Breed-specific legislation: BSL stands for breed-specific legislation. It refers to laws that ban or restrict certain types of dogs based simply on their appearance, usually because they are perceived as dangerous. BSL is a misnomer in that BSL laws are anything but specific. These laws target dogs not because they are a specific breed, but because someone thinks they may look like a certain breed. And even if dogs may look alike, it doesn’t mean they will behave the same way. BSL is sometimes known by another acronym: BDL or breed-discriminatory legislation. 

Dog breed discrimination: Dog breed bans and other forms of breed-discriminatory legislation force many people to give up their beloved pets. In America, responsible people should be allowed to love and care for any breed of dog they choose.

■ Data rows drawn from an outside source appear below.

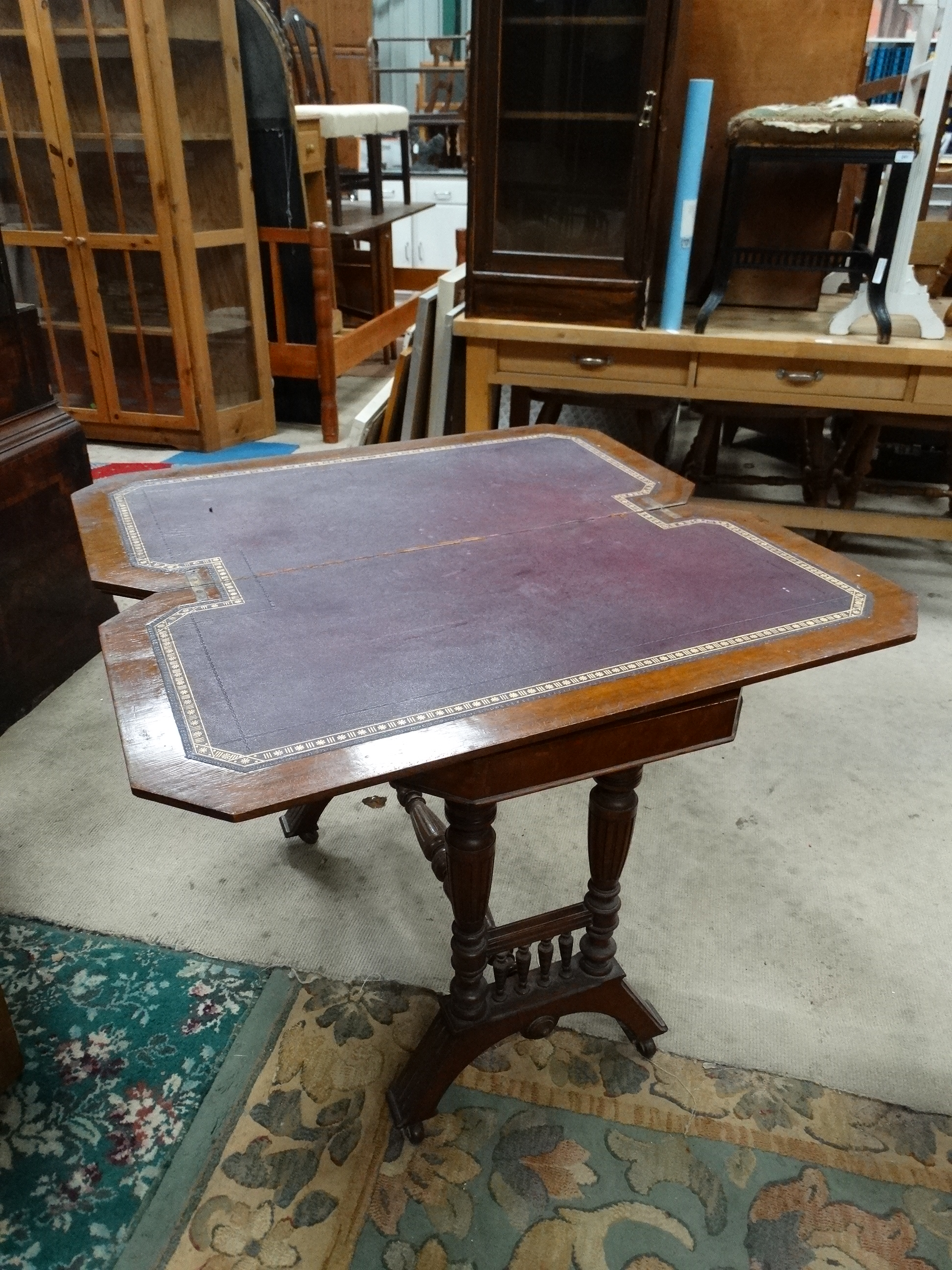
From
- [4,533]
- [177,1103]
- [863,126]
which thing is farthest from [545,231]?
[177,1103]

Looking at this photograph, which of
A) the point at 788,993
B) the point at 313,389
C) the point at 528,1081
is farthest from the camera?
the point at 313,389

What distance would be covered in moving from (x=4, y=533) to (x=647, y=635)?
1770 mm

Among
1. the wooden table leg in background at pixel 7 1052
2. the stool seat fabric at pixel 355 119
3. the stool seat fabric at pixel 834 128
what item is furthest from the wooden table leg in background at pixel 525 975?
the stool seat fabric at pixel 355 119

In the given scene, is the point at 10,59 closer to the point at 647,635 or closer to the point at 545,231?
the point at 545,231

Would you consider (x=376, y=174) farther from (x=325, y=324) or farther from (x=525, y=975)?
(x=525, y=975)

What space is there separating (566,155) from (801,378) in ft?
3.01

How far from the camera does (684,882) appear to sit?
1805 mm

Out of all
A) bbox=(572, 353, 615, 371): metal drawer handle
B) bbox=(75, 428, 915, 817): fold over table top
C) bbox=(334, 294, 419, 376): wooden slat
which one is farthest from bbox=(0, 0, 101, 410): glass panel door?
bbox=(75, 428, 915, 817): fold over table top

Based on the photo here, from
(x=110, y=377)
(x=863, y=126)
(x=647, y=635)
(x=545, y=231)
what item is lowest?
(x=110, y=377)

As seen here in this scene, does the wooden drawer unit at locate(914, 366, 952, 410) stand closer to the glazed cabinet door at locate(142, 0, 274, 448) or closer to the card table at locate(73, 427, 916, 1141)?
the card table at locate(73, 427, 916, 1141)

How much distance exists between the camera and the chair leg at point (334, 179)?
166 inches

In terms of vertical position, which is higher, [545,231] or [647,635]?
[545,231]

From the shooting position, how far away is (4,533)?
7.07 feet

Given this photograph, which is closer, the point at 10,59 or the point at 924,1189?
the point at 924,1189
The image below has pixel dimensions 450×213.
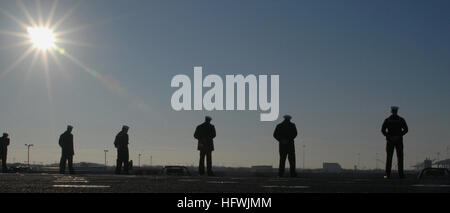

Working together, we can ensure that every loving pet—no matter the breed—receives a loving home.

Pet-inclusive housing: Housing is second most frequently cited reason people give for surrendering a pet, so it is imperative that people have access to pet-inclusive housing. Many rentals and government-subsidized housing make it difficult to own a pet. Even properties that are “pet-friendly” might have pet weight limits, such as “no dogs over 25 pounds” or breed restrictions. When families are forced to choose between securing a place to live and keeping their family pets, they may see surrender as a last resort.